Плотники-строители, пильщики и корабельные мастера с Бажениным и Кочневым во главе толпились около "Витязя". Всем приглянулся шубинский раскрашенный былинный богатырь Илья. Старушка, мать Степана Кочнева, любуясь на Илью Муромца, даже всплакнула от умиления, проговорив такие слова:

Уж ты гой еси, богатырь Илья!
Богатырь Илья - славный Муромец!
Ты поездил по свету на своем коне,
На сивом, богатырском, на белеюшке.
Походи-ка ты ныне по морям, по волнам
На червленом корабле, на баженинском…

- Хорош Илья! - блестя веселыми глазами, восхищался Баженин. - Только ликом схож на Степана, мастера нашего.

- А я чем худ? - усмехнулся Кочнев.

- Другой модели ни под руками, ни в голове моей не было, - признался Федот, - сдается мне, что Степан и впрямь смахивает обличьем на Муромца. И лоб широк, и нос правилен, а губы сжаты сурово, и борода с завитком…

Раздобрился Баженин - серебром пять рублей дал за работу Шубному, а еще добрее оказался Кочнев - подал ему десять рублей и похвалил:

- Молодец молодцом, Федот! Есть в тебе толк и дарование!

- Вот спасибо-то! - обрадовался Шубной. - Тут и девкам на гостинцы, и на первое проживание в Питере мне хватит…

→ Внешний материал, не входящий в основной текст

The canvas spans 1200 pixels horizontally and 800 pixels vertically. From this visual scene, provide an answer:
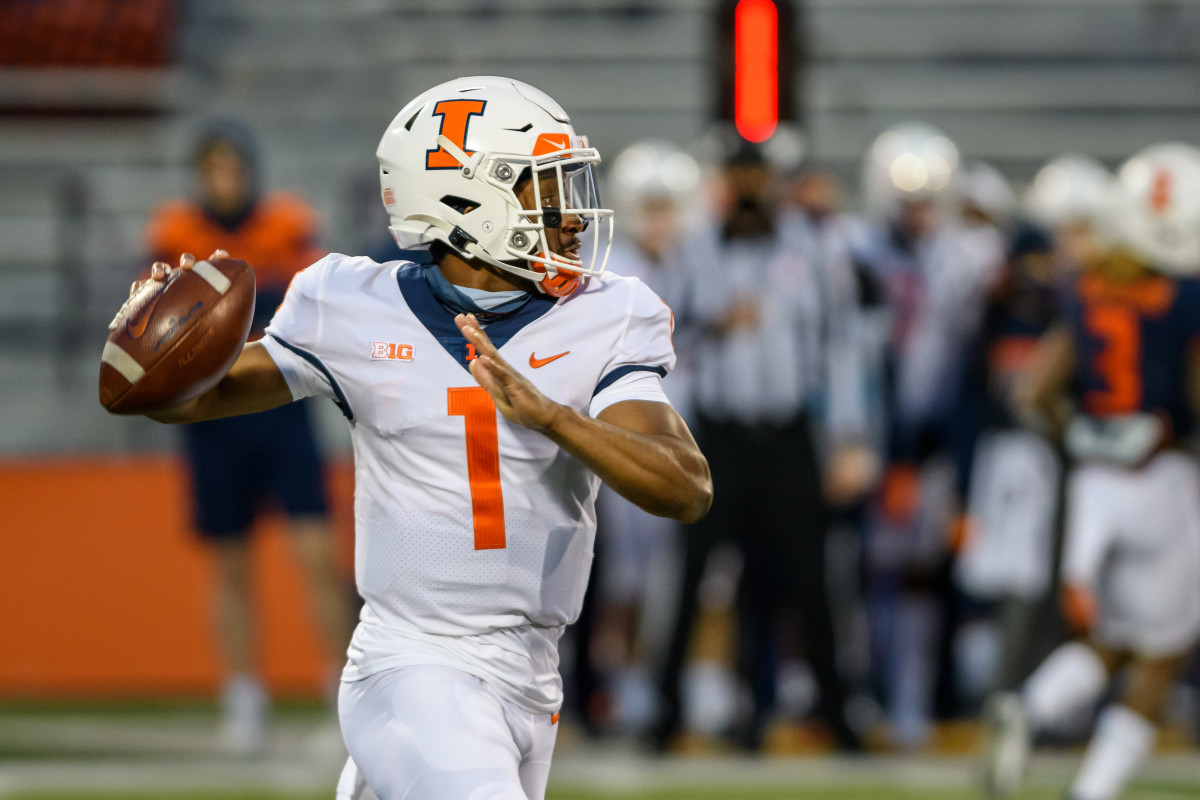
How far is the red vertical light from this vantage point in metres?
7.08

В легкой лодочке при попутном быстром течении реки провожал Федота до Денисовки Христи Дудина сын, резчик по кости и корабельного строения мастеровой Никита. Он был старше Федота года на два, но в резьбе по кости, в изяществе и тонкости, уступал ему, а тут еще оказалось - и березовую голую деву его работы заменили на корабельном носу федотовским Ильей Муромцем. Совеем расстроился Никита и надутый сидел на дощатой беседке, глубоко запуская весла в гладкую поверхность Курополки-реки. Только у самой Денисовки, когда пристали к берегу, Дудин заговорил, поперхнувшись от обиды:

- Ух как ты меня, парень, оконфузил. Не думал, что ты так скоро да искусно богатыря смастеришь. Ну, да ладно, вот ты уйдешь в Питер, я тоже не засижусь у Бажениных на верфи, посмотрим тогда, кто ему будет корабли статуями украшать, не всякий это может…

- Найдутся мастера, не велика премудрость, - возразил Федот, - помучатся да научатся. А ты куда собираешься, Никита, чем тебе не житье у Баженина?

- Не жалуюсь, а хочу лучшего достичь. Есть думка в Соломбалу на морскую военную службу поступить: харч, одежа, обутка - все готовое, ни заботы, ни печали. Только знай службу. Поплаваю-поплаваю да где-нибудь на чужой стороне и застряну на постоянном житье…

- Не худо задумано, - согласился Федот, - было бы вольное тяготение к службе - толк будет. А как отец, не противится?

- Благословляет.

- И то добро.

Они поднялись на берег. Никита весла сунул в крапиву, чтобы ребятишки не нашли и не уехали кататься на чужой, баженинской лодке.